LISTED RECORDS:
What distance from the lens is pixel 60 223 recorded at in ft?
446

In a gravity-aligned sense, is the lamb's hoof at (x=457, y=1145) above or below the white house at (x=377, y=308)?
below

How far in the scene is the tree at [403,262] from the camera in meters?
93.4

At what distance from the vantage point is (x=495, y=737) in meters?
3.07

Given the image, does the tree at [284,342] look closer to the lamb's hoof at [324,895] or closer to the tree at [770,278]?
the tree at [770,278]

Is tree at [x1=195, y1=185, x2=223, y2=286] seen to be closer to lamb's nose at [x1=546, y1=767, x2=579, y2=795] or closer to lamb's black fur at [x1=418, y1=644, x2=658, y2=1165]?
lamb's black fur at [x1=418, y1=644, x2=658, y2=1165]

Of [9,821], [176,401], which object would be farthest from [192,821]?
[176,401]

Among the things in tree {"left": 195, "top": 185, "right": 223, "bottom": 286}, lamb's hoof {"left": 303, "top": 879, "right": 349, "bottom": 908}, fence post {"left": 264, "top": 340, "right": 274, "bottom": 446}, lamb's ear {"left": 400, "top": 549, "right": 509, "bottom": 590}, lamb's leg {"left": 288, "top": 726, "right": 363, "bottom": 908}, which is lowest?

PROBLEM STATEMENT:
Can you put every line of the records above into a numbered list, leaving out the blank lines?

FINISHED TASK:
1. What distance from the lens is pixel 60 223 recorded at in ft?
2. 446
3. In a gravity-aligned sense, is the lamb's hoof at (x=457, y=1145) above or below the white house at (x=377, y=308)?
4. below
5. How far in the scene is the tree at [403,262] from the camera in meters?
6. 93.4
7. At what distance from the vantage point is (x=495, y=737) in meters?
8. 3.07
9. Given the image, does the tree at [284,342] look closer to the lamb's hoof at [324,895] or closer to the tree at [770,278]?
10. the tree at [770,278]
11. Is tree at [x1=195, y1=185, x2=223, y2=286] seen to be closer to lamb's nose at [x1=546, y1=767, x2=579, y2=795] or closer to lamb's black fur at [x1=418, y1=644, x2=658, y2=1165]?
12. lamb's black fur at [x1=418, y1=644, x2=658, y2=1165]
13. Of [9,821], [176,401], which object would be farthest from [192,821]?
14. [176,401]
15. Among the things in tree {"left": 195, "top": 185, "right": 223, "bottom": 286}, lamb's hoof {"left": 303, "top": 879, "right": 349, "bottom": 908}, fence post {"left": 264, "top": 340, "right": 274, "bottom": 446}, lamb's ear {"left": 400, "top": 549, "right": 509, "bottom": 590}, lamb's leg {"left": 288, "top": 726, "right": 363, "bottom": 908}, which is lowest?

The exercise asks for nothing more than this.